Beide Historiker zeichnen von der Geschichte und Situation der einzelnen jüdischen Minderheiten ein detailliertes Bild – angefangen bei den nordafrikanischen Staaten des Maghreb, über Syrien, Libanon, Ägypten, Irak und Jemen bis hin zum Iran, der Türkei und Afghanistan. Mit einer Fülle von Texten aus dem 19. und frühen 20. Jahrhundert belegt Bensoussan, in welchem Elend viele Juden in den übervölkerten und von Epidemien heimgesuchten Ghettos, den so genannten Mellahs, leben mussten. Andere Berichte über »die Heftigkeit der antijüdischen Stimmung« unter den Muslimen stammen von westlichen Zeitzeugen wie Militärangehörige und Kolonialverwalter, Polizisten und Ärzte sowie Lehrer, Pfarrer, Journalisten und Reisende. »Die Allgegenwart der Furcht beherrscht die Geschichte aller jüdischen Gemeinden auf arabischem Boden«, resümiert Bensoussan in »Die Juden der arabischen Welt. Die verbotene Frage«.

Weinstock arbeitet heraus, dass für die kollektive Mentalität der muslimischen Bevölkerung vor allem die abfällige Haltung gegenüber den so genannten Dhimmis prägend war, die als minderwertige »Schutzbefohlene« galten. Diese »unergründliche Verachtung« ist in seinen Augen »das Zentrum des Problems« und »die tiefste Triebfeder« für »diesen Status der Demütigung, der Entwürdigung und der Erniedrigung der nicht-muslimischen Minderheiten«. Durch den Import des westlichen Antisemitismus sei dieser Graben weiter vertieft worden, so Nathan Weinstock.

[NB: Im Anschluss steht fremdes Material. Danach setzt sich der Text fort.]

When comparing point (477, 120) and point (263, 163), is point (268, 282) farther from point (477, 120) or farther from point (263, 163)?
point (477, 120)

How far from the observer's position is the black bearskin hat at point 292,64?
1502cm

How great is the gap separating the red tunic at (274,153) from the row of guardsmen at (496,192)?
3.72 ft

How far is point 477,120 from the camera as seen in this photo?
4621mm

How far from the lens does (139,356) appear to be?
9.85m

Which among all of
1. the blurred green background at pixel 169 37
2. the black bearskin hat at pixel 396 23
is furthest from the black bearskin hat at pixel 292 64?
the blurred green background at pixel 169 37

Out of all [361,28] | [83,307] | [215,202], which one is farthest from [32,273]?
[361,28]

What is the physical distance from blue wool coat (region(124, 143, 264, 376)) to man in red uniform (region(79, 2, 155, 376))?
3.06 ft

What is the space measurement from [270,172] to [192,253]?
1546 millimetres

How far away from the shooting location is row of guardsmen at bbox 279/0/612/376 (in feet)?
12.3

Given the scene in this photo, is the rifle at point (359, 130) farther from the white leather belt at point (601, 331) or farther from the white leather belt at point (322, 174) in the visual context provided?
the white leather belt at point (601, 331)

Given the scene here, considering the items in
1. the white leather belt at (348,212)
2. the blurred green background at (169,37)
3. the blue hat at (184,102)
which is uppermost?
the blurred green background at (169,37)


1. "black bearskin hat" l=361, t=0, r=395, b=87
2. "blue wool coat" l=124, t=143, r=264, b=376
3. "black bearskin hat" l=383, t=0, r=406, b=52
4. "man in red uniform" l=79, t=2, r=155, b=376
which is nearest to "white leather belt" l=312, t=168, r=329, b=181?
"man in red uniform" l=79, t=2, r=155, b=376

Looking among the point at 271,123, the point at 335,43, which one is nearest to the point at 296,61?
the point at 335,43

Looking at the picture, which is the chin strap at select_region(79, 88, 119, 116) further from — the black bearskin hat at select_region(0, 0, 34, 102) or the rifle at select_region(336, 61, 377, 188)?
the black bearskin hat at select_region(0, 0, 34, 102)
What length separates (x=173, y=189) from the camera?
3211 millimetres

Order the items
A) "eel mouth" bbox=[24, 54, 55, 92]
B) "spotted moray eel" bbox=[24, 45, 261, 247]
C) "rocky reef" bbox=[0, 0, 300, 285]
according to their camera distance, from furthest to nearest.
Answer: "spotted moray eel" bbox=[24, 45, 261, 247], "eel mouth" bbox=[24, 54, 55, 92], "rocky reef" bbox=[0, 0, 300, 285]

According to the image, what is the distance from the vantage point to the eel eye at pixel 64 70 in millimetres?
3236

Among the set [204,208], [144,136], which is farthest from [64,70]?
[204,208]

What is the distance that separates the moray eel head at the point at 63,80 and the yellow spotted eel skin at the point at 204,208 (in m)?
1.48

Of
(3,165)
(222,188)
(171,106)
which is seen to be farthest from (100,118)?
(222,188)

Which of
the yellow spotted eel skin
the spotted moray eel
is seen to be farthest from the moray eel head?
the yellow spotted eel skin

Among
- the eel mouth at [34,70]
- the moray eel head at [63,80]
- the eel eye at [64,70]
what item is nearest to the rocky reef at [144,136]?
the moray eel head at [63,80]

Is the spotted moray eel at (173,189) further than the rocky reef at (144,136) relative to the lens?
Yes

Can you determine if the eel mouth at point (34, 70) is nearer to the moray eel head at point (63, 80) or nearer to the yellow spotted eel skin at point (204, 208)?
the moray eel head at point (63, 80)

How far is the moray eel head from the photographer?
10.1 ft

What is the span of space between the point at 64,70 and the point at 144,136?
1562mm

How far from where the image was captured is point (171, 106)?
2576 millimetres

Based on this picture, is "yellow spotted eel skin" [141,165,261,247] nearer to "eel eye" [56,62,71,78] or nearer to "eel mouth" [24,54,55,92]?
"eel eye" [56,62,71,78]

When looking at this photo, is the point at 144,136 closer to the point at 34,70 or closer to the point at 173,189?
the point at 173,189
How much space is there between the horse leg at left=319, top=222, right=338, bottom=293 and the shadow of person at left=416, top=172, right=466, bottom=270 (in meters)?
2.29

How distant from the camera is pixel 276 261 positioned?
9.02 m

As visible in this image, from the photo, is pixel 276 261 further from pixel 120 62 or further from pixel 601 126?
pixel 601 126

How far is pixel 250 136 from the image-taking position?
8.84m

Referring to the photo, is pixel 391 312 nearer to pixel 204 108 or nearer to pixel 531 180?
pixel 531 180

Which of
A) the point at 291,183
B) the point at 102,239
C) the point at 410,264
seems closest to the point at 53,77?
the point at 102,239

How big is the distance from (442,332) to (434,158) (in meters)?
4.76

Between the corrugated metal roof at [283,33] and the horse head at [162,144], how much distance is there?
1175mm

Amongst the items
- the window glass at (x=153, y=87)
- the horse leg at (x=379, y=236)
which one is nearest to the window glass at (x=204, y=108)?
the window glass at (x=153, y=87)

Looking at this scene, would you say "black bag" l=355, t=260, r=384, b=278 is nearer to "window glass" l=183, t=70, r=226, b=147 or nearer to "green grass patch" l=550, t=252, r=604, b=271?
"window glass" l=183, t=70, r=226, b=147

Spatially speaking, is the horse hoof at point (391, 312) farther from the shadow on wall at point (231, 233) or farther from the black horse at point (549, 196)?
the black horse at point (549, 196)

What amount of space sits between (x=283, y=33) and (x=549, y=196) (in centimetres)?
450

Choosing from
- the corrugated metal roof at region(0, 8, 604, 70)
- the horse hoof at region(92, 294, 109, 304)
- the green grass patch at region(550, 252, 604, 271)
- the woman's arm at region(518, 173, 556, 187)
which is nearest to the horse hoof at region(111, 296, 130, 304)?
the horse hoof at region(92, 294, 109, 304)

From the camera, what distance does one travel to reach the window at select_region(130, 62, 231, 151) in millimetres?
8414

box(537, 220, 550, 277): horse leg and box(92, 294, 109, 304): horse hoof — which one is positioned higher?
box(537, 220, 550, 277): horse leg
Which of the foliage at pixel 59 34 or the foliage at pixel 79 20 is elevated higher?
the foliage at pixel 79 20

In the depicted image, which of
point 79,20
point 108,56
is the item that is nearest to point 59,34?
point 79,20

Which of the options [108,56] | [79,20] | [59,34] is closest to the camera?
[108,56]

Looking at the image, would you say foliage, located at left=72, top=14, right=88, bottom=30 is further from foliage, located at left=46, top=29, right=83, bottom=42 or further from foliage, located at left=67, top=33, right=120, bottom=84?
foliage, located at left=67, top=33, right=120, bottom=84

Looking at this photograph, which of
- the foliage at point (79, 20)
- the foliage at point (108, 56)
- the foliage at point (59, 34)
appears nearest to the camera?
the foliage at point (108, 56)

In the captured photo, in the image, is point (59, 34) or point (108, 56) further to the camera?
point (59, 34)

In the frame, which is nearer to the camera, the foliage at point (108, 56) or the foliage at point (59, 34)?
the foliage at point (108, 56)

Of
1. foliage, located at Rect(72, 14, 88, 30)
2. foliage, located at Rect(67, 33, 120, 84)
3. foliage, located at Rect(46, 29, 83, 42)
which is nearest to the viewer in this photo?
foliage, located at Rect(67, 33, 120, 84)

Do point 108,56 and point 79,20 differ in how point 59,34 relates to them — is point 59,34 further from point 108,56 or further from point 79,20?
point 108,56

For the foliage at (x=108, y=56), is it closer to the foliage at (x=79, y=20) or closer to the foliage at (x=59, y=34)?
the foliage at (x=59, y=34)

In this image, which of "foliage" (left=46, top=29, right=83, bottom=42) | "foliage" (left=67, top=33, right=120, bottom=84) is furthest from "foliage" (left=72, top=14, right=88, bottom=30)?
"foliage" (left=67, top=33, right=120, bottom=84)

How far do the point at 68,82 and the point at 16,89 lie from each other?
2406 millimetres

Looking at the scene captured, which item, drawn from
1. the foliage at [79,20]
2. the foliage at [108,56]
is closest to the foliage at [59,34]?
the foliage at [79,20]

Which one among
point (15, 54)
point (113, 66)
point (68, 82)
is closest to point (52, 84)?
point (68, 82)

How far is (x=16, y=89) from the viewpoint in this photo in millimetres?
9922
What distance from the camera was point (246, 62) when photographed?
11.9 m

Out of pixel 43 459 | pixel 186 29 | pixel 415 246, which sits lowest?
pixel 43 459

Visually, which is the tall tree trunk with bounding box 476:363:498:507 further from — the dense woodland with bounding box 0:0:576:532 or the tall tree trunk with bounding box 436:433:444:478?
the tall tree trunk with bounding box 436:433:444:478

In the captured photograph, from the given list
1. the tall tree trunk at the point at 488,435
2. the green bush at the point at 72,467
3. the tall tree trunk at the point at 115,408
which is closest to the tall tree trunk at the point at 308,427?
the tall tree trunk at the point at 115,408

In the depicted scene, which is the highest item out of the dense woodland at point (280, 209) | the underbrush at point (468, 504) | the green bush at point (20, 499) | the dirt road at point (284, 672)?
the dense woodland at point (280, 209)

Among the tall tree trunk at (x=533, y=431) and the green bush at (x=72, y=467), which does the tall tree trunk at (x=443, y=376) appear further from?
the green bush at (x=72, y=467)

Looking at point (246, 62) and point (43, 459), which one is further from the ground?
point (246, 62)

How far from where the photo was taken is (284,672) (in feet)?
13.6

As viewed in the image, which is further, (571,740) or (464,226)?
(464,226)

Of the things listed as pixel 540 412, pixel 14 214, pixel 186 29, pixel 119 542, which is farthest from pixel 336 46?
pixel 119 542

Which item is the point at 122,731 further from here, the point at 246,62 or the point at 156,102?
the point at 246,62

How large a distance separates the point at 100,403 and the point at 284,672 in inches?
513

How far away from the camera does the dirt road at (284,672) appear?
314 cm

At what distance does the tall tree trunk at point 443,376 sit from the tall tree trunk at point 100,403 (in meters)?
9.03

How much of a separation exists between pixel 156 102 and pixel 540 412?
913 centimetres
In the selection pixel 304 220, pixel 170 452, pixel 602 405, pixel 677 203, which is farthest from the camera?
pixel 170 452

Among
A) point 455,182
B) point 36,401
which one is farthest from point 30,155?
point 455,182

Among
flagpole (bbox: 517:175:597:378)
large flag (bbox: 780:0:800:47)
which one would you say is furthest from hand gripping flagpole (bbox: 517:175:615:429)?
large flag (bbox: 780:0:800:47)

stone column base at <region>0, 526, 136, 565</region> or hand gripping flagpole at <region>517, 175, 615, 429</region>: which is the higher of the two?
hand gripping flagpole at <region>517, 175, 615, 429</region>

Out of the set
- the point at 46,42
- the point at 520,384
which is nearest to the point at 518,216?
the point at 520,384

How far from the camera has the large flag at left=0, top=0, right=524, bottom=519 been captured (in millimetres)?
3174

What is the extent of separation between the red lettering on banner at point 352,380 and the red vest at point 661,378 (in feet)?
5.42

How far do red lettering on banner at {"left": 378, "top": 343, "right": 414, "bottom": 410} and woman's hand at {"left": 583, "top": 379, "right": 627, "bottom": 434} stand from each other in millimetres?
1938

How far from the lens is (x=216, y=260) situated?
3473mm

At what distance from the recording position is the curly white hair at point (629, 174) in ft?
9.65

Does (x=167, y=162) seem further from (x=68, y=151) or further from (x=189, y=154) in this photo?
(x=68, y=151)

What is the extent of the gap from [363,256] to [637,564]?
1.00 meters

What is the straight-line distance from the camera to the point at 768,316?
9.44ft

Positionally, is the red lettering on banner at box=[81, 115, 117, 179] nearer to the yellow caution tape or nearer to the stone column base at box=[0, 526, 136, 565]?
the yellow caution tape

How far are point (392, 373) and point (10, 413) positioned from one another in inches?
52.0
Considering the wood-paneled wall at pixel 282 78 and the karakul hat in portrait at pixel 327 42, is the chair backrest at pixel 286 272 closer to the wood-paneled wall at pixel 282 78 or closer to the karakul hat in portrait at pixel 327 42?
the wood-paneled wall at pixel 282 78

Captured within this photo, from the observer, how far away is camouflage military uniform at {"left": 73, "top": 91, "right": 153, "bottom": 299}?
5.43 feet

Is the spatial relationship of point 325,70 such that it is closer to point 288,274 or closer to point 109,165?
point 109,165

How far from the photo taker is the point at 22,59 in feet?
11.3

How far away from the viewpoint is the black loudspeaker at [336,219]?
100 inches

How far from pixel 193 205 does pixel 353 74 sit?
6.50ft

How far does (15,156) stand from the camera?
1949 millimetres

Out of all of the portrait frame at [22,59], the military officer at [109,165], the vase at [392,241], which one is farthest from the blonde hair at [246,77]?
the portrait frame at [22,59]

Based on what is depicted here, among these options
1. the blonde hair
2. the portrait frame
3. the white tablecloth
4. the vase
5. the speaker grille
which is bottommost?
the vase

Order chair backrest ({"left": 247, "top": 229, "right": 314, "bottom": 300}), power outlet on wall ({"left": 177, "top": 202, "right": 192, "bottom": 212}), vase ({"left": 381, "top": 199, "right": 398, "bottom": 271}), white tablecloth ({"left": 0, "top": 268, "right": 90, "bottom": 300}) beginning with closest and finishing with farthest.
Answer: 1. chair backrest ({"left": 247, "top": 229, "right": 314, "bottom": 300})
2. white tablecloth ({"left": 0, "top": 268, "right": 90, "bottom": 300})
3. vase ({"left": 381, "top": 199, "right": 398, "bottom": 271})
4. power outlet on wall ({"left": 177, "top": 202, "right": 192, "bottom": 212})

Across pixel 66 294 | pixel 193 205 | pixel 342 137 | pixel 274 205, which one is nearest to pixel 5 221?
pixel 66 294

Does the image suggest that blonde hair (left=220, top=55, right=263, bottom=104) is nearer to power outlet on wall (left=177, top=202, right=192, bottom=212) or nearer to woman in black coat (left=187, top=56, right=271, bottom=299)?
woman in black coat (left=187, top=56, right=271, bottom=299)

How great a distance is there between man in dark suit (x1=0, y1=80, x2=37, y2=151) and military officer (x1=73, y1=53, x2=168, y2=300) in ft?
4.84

»Das berühmte idyllische Leben der Juden in den arabischen Ländern ist ein Mythos“, bilanzierte nach dem Ende der Tragödie der tunesisch-französische Schriftsteller Albert Memmi. »Die Wahrheit ist, dass wir in erster Linie eine Minderheit in einem feindlichen Umfeld waren. Niemals, und ich meine wirklich niemals, haben die Juden in arabischen Ländern anders als erniedrigte Menschen gelebt.« Trotzdem, so diagnostiziert der Historiker Georges Bensoussan, haben Juden des Orients diese dunkle historische Realität immer wieder geleugnet und zeichnen, teilweise bis heute, ein nostalgisches Bild – ein Zwiespalt, den auch Albert Memmi von sich kennt. »In unseren Erinnerungen, unserer Phantasie war es ein völlig wunderbares Leben«, schrieb er, »wohingegen unsere eigenen Tagebücher der damaligen Zeit das Gegenteil bezeugen.«

Nathan Weinstock: Der zerrissene Faden. Dt. v. Joel Naber. Verlag ça ira, 2019. 480 S., 23 Euro.
Georges Bensoussan: Die Juden der arabischen Welt. Dt. v. Jürgen Schröder. Hentrich & Hentrich. 192 S., 19,90 Euro.